Stored items ::
===

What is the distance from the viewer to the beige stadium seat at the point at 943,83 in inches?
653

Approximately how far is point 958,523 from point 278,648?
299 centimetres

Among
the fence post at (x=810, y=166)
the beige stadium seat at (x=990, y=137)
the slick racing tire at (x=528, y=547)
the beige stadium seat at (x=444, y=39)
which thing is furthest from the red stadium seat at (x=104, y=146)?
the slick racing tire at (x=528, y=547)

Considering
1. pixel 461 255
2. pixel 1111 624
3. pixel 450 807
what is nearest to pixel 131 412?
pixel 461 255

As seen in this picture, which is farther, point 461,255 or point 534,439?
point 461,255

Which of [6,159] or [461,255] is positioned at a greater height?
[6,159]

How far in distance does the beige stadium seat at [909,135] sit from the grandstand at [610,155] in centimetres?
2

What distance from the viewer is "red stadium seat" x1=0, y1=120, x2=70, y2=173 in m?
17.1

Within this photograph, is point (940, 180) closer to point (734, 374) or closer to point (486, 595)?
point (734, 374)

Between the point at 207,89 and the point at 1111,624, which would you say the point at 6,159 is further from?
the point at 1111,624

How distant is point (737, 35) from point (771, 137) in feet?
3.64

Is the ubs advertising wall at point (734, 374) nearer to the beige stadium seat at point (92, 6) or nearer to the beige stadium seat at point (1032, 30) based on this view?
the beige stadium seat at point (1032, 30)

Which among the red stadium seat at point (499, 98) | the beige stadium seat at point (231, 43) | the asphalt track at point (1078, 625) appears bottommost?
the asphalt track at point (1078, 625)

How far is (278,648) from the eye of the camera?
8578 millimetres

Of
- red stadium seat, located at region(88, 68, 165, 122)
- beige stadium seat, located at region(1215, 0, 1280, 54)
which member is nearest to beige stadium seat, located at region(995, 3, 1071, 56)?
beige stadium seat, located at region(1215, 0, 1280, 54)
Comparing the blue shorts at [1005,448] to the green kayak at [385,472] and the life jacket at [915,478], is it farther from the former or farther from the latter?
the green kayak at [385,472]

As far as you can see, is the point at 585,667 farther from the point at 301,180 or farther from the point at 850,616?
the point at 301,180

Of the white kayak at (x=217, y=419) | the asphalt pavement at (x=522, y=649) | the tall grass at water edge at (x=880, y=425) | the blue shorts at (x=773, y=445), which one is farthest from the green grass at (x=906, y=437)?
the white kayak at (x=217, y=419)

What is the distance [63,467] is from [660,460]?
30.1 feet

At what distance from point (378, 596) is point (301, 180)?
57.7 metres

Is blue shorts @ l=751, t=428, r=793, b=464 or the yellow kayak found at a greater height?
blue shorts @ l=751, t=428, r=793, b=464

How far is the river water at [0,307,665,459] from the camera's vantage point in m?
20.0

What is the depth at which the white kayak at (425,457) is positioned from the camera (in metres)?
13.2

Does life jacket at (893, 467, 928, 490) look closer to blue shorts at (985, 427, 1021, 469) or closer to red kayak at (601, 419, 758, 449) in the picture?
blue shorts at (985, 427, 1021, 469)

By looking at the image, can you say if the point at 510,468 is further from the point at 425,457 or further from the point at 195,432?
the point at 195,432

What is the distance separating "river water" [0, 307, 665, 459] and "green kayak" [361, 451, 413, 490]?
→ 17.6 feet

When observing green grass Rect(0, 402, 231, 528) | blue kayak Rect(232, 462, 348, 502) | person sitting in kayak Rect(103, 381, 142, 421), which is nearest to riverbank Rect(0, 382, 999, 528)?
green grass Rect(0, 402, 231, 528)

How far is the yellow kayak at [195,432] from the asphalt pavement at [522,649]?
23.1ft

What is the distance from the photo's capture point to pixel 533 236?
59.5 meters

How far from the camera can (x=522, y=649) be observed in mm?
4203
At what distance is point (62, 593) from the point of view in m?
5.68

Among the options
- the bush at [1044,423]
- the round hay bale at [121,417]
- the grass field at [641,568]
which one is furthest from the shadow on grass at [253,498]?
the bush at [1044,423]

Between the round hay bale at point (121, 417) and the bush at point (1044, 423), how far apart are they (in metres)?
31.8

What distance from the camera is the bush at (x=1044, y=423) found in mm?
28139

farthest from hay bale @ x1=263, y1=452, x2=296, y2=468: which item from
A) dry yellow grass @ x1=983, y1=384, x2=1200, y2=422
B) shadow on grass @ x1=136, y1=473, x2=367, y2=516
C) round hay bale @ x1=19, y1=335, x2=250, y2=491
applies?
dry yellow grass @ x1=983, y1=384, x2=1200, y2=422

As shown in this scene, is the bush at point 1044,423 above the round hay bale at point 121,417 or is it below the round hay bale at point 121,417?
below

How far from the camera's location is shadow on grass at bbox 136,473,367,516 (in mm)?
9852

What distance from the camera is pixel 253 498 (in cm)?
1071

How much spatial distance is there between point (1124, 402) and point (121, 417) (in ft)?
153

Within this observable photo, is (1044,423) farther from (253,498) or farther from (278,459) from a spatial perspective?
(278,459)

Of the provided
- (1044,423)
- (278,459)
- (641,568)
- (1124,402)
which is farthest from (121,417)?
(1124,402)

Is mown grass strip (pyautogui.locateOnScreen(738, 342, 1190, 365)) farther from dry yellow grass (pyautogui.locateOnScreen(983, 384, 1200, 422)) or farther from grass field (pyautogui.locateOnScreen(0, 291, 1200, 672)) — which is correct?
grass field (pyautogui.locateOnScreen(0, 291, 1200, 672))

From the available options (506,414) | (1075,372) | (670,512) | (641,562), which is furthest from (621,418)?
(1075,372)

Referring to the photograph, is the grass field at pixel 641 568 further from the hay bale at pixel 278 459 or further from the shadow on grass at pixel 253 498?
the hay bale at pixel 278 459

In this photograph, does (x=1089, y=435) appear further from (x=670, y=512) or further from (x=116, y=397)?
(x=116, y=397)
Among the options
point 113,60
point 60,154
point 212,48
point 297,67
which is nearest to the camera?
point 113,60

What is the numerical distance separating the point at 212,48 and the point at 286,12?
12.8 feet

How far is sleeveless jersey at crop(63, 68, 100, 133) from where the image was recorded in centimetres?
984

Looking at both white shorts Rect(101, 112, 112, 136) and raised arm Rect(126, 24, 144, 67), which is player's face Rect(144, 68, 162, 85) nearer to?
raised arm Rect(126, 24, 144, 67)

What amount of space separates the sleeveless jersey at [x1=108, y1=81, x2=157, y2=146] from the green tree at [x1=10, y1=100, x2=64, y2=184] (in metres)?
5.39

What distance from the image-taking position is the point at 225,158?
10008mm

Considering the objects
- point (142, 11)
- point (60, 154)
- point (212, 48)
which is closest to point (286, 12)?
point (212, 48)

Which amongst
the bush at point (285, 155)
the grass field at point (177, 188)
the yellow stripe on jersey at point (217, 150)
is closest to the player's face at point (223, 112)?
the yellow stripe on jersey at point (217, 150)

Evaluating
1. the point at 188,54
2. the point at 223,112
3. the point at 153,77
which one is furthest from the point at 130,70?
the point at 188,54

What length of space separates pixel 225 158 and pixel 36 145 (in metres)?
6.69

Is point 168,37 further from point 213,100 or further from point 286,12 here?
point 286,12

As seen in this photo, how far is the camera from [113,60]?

===

STATED GOAL ::
Rewrite the stretch of the listing from the line containing "Is point 168,37" through the end of the listing, requests included. Scale every coordinate in the answers by 0.55 and round it to a whole number, with halves going up.

FINISHED ANSWER ::
Is point 168,37 further from point 213,100 or further from point 286,12 here?
point 157,7

As seen in this photo, how far is the camera from [113,60]?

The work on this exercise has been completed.